Re: Race vs. Ethnicity

Robert, the argument to which you allude is the classic divide between “race” and “ethnicity.” And as counterintuitive as it sounds, it is not wrong to say that one’s DNA is “not integral to race.”
I could show you two people from the same ethnic group whose skin color is quite different, even while their coincidence of DNA is greater than that of one of them and a person who looks more similar racially, but is from another ethnic group.

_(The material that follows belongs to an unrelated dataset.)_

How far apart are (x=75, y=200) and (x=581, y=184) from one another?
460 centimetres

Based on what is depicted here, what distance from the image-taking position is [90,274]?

For instance, removed from their geographic context and thrust into a true “melting pot” of cultures, one might closely identify, on a racial basis, a Pashtun with a Castillian Spaniard from Malaga, more than would that Spaniard be racially identified with his countryman from Santander.
And as nauseating as the term “social construction” is, I think it is beyond question that the importance of one’s race, insofar as it is important at all, really is largely determined by the society in which one lives. This, as I’ve understood it, is the crux of the argument when one claims that “race is a social construction” — it does not literally mean the color of your skin, but how that color is socially perceived. Black in Africa does not mean the same as black in the United States, as any African living in the U.S. will tell you.

Travis Kavulla is director of Energy and Environmental Policy at the R Street Institute. He is a former president of the National Association of Regulatory Utility Commissioners who held elected office as a Montana public service commissioner for eight years. Before that, he was an associate editor for National Review.